Zielsetzung: Schreibe aus dem Text über Gerald Fleischmann und die Medien die Passage von „Die Reflexion der“ bis „schon reflektieren könne.“ wortgetreu ab.

Ausgangstext:
┌────────
Der “Kanzlerbeauftragte für Medien” Gerald Fleischmann lobte am Freitag im „Standard“-Interview den ORF, mit dem man „viel auf die Beine gestellt habe“.

Wien, 17. April 2020 | Gerald Fleischmann zeigte sich erfreut über die „staatspolitische Verantwortung“ der Medien in der Krise. Sonst habe die Berichterstattung nur „relativ mit der Realität zu tun“. Ungarische Verhältnisse werde es in Österreich aber nicht geben.

Von „realitätsfernen“ Medien

Die NEOS hatten Sebastian Kurz’ stellvertretenden Kabinettschef und “Kanzlerbeauftragten für Medien” Gerald Fleischmann zuletzt vorgeworfen, Medienpolitik und Regierungs-PR zu vermischen. Fleischmann sagt dazu, er sei kein Pressesprecher mehr – um im selben Atemzug die „Information der Bevölkerung über die Abarbeitung des Regierungsprogramms“ als seine Aufgabe zu bezeichnen. Der Eindruck allumfassender Medienpolitik verstärkt sich nun im „Standard“-Interview vom Freitag.

Darin beschreibt Fleischmann die wichtige Rolle der Medien in der Krise. Doch tut er dies, indem er einen bemerkenswerten Blick auf Medien im Normalzustand wirft. So sagt er:

„In normalen Zeiten gibt es eine Distanz zwischen den Medien und der Realität. Stichwort hochstilisierte Debatten in den Medien, die nur relativ mit der Realität zu tun haben. Da wird jeden Tag die vielzitierte Sau durchs Dorf getrieben. Umgekehrt finden sich in den Medien andere reale Dinge kaum wieder.“

Die Reflexion der eigenen Fehler in der Kommunikation fällt ihm im Interview merklich schwer, denn man sei noch viel zu sehr in der Bewältigung der Krise, als dass man darüber schon reflektieren könne.
└────────
Material:
┌────────
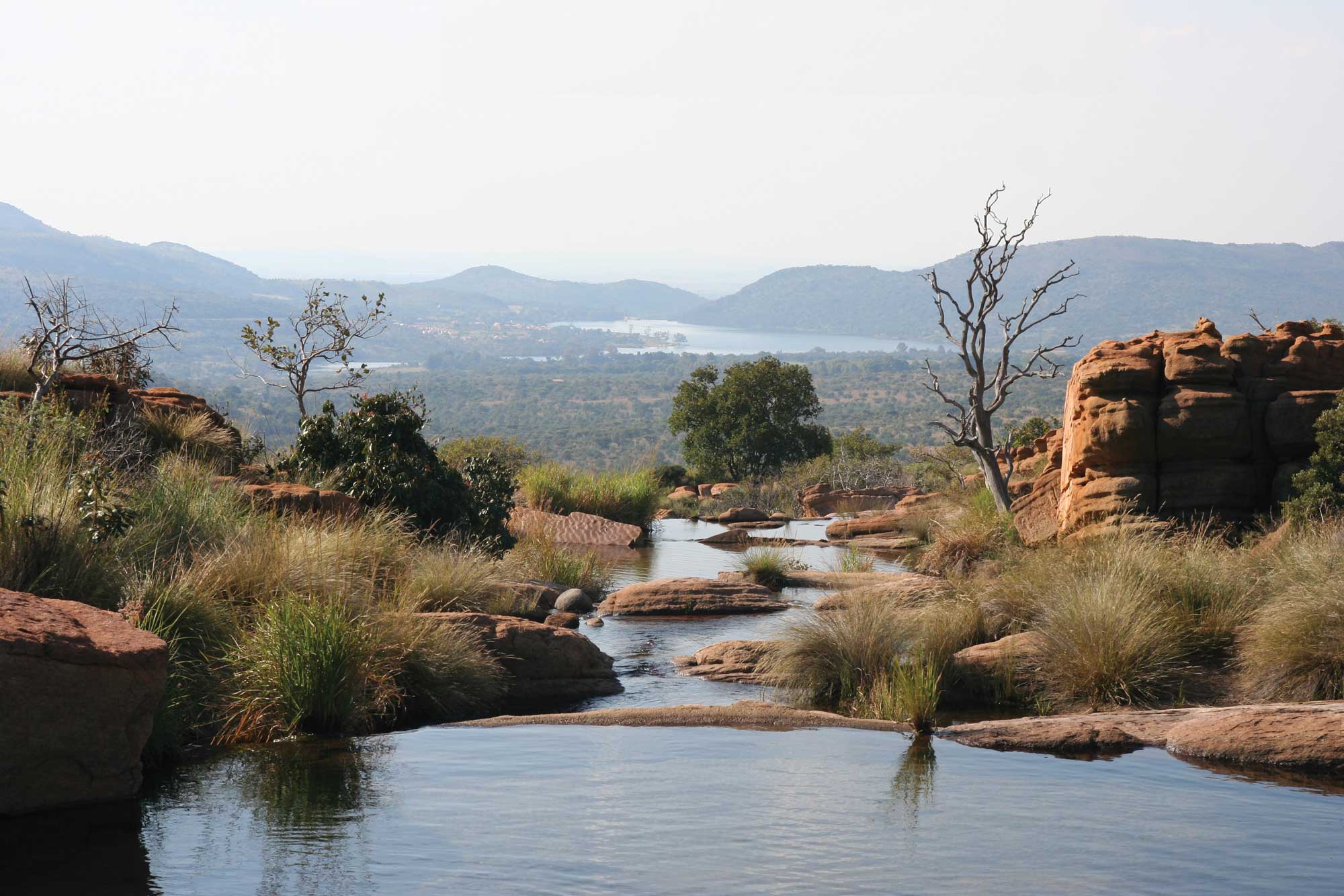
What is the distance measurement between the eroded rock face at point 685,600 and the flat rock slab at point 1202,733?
6096 millimetres

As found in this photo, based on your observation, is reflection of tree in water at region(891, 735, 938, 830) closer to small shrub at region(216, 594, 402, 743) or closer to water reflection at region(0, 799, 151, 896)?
small shrub at region(216, 594, 402, 743)

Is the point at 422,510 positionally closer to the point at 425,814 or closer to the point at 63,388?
the point at 63,388

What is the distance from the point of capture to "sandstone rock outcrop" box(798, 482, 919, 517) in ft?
107

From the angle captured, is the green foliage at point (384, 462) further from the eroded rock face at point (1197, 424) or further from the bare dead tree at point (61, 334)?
the eroded rock face at point (1197, 424)

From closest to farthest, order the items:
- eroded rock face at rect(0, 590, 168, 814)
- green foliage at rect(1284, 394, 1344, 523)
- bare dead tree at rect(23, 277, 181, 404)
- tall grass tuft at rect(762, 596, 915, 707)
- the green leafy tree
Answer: eroded rock face at rect(0, 590, 168, 814) → tall grass tuft at rect(762, 596, 915, 707) → green foliage at rect(1284, 394, 1344, 523) → bare dead tree at rect(23, 277, 181, 404) → the green leafy tree

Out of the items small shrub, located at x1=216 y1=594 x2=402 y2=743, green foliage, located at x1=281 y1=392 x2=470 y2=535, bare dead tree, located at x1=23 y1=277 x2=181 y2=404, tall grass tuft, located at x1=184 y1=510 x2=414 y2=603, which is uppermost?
bare dead tree, located at x1=23 y1=277 x2=181 y2=404

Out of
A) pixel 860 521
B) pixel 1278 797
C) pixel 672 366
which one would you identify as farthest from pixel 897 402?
pixel 1278 797

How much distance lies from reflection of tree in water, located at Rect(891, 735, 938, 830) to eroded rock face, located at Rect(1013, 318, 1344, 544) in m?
6.74

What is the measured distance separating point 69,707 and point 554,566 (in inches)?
403

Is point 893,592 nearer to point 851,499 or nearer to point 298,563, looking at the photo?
point 298,563

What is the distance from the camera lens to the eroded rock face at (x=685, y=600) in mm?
15266

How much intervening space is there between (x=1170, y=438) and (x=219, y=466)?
12076 millimetres

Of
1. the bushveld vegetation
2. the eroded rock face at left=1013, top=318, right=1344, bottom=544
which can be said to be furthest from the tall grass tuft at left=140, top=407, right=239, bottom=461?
the eroded rock face at left=1013, top=318, right=1344, bottom=544

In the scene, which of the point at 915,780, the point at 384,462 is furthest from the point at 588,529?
the point at 915,780
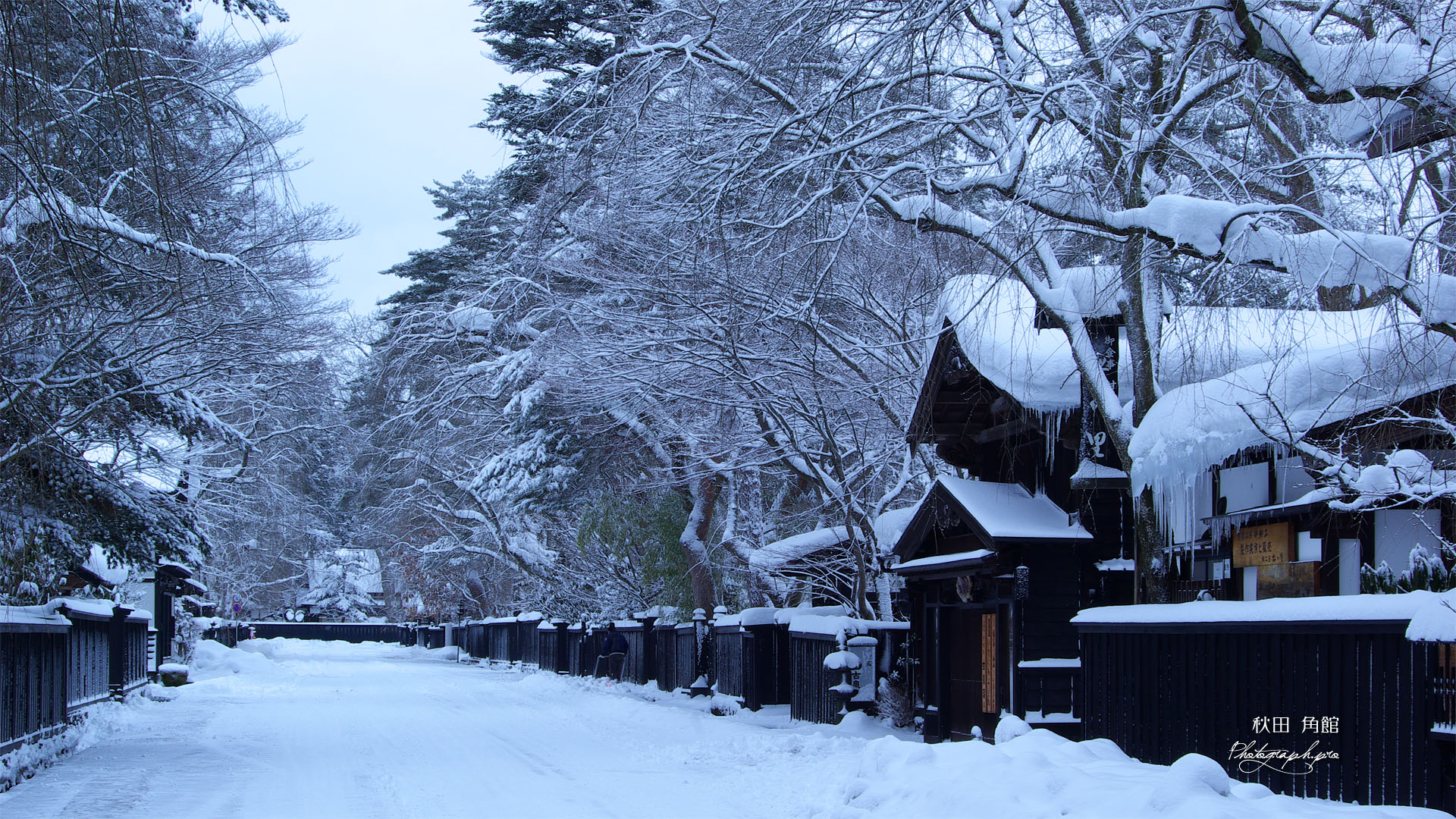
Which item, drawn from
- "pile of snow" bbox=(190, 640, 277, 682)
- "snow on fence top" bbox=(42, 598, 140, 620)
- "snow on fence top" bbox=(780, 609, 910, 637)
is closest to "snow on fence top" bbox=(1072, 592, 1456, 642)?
"snow on fence top" bbox=(780, 609, 910, 637)

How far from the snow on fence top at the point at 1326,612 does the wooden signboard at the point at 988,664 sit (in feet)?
12.9

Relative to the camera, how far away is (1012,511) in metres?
15.0

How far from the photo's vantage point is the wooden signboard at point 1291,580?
10805mm

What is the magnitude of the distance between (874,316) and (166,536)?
33.0 ft

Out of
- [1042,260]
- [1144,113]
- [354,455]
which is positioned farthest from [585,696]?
[354,455]

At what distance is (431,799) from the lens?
11586 mm

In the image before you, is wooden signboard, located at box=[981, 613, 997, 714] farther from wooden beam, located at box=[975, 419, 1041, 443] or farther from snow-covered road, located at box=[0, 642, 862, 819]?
wooden beam, located at box=[975, 419, 1041, 443]

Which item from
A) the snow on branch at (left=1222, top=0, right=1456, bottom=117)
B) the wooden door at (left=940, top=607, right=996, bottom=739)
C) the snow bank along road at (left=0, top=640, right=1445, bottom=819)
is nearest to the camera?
the snow on branch at (left=1222, top=0, right=1456, bottom=117)

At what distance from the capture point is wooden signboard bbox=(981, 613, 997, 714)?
50.9 feet

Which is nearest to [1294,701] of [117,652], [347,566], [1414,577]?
[1414,577]

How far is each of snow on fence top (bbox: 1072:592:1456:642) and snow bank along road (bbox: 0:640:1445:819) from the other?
1.12m

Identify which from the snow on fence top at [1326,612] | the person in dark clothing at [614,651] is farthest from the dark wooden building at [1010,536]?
the person in dark clothing at [614,651]

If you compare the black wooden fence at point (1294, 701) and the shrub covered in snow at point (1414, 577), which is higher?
the shrub covered in snow at point (1414, 577)

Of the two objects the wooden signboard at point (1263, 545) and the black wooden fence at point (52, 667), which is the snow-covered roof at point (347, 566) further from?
the wooden signboard at point (1263, 545)
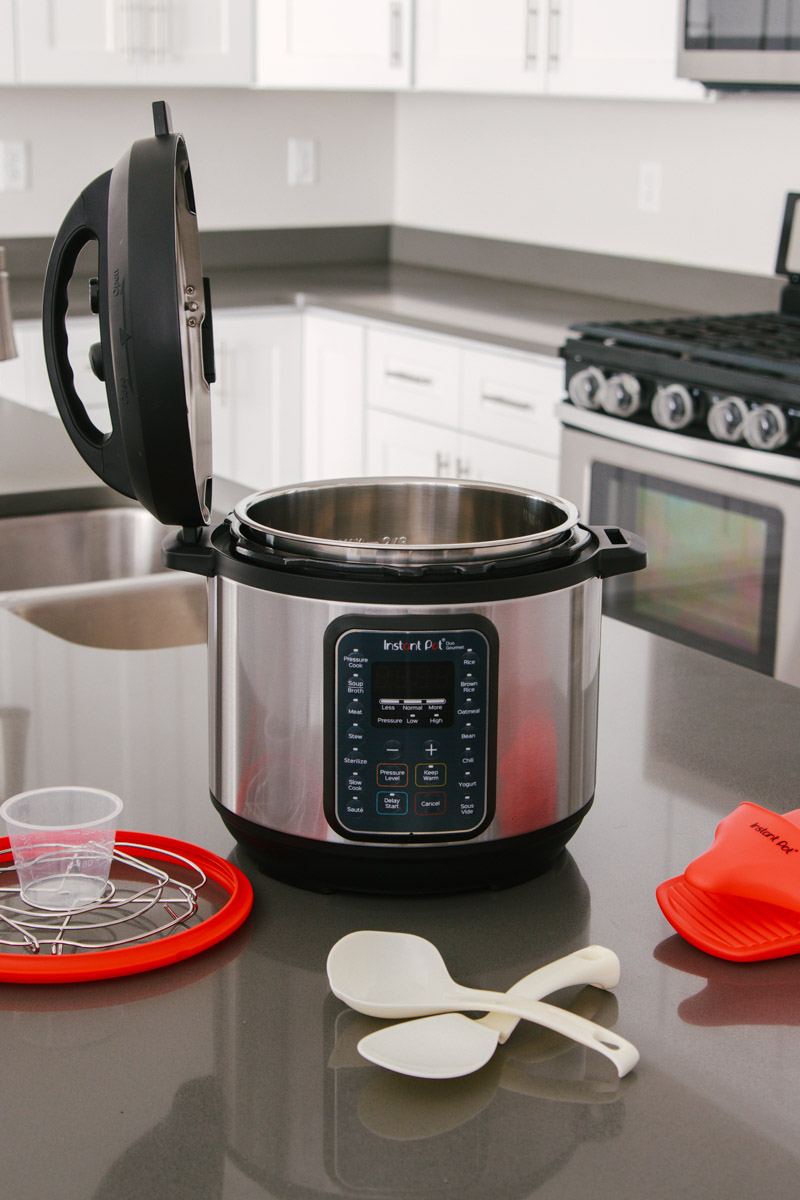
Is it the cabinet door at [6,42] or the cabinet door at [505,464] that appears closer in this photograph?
the cabinet door at [505,464]

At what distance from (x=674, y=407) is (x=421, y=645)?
1.96 metres

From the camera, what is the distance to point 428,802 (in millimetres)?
697

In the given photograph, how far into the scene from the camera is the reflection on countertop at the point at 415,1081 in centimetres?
53

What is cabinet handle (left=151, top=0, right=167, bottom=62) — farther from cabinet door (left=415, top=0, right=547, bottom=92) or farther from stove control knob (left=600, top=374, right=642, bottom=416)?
stove control knob (left=600, top=374, right=642, bottom=416)

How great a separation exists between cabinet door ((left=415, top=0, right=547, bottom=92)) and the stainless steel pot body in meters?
2.81

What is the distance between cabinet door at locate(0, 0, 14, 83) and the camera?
134 inches

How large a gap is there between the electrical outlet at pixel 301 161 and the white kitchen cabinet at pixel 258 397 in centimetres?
84

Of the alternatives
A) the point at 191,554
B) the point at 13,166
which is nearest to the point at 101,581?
the point at 191,554

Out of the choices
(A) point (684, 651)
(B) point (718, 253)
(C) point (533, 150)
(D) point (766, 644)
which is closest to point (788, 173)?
(B) point (718, 253)

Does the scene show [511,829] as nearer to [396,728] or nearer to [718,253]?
[396,728]

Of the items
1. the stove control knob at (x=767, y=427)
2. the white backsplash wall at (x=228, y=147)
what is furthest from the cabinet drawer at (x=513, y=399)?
the white backsplash wall at (x=228, y=147)

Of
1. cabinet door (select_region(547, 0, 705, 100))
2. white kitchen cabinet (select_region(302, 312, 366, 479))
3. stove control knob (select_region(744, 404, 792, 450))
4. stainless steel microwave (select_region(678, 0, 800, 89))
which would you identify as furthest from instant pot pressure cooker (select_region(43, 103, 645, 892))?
white kitchen cabinet (select_region(302, 312, 366, 479))

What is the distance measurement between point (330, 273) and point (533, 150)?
0.73 metres

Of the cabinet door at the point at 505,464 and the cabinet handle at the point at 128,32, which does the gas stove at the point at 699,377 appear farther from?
the cabinet handle at the point at 128,32
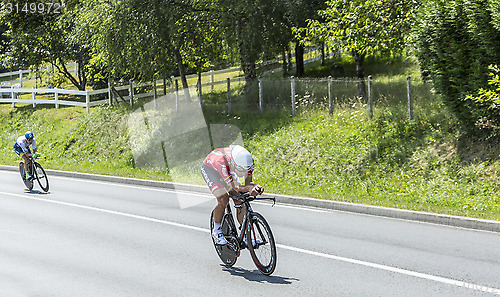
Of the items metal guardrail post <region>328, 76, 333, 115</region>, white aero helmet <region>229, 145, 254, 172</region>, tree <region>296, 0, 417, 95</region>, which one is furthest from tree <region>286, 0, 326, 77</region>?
white aero helmet <region>229, 145, 254, 172</region>

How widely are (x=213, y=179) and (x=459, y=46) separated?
9.77 m

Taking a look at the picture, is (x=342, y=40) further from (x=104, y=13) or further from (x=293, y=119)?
(x=104, y=13)

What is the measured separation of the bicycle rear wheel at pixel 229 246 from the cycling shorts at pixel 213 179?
0.53 metres

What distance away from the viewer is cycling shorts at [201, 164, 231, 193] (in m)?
8.31

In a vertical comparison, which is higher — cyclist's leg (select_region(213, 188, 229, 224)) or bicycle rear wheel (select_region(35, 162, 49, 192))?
cyclist's leg (select_region(213, 188, 229, 224))

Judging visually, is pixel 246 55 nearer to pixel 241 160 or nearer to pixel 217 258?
pixel 217 258

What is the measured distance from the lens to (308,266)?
8.73 m

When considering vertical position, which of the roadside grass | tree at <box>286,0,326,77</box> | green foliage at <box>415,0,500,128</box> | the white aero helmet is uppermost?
tree at <box>286,0,326,77</box>

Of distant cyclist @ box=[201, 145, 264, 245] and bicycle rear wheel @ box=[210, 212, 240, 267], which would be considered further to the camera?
bicycle rear wheel @ box=[210, 212, 240, 267]

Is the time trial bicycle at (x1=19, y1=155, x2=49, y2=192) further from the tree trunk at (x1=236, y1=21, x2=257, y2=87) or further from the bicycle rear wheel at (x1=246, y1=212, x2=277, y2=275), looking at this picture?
the bicycle rear wheel at (x1=246, y1=212, x2=277, y2=275)

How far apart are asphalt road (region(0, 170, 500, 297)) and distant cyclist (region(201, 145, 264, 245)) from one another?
2.68ft

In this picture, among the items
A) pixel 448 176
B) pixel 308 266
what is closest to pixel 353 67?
pixel 448 176

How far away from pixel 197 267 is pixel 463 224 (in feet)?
17.6

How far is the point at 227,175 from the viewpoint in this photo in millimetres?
7984
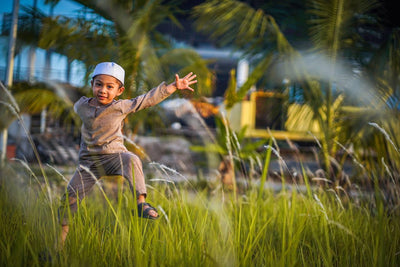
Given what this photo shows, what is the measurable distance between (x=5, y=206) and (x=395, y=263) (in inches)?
78.8

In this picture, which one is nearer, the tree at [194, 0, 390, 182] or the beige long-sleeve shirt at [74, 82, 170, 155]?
the beige long-sleeve shirt at [74, 82, 170, 155]

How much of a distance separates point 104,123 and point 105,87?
97 mm

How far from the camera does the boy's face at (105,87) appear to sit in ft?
3.24

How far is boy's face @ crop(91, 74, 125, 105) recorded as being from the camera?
3.24 feet

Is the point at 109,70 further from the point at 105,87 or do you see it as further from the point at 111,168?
the point at 111,168

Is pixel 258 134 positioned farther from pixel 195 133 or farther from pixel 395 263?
pixel 395 263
└────────
Musterlösung:
Die Reflexion der eigenen Fehler in der Kommunikation fällt ihm im Interview merklich schwer, denn man sei noch viel zu sehr in der Bewältigung der Krise, als dass man darüber schon reflektieren könne.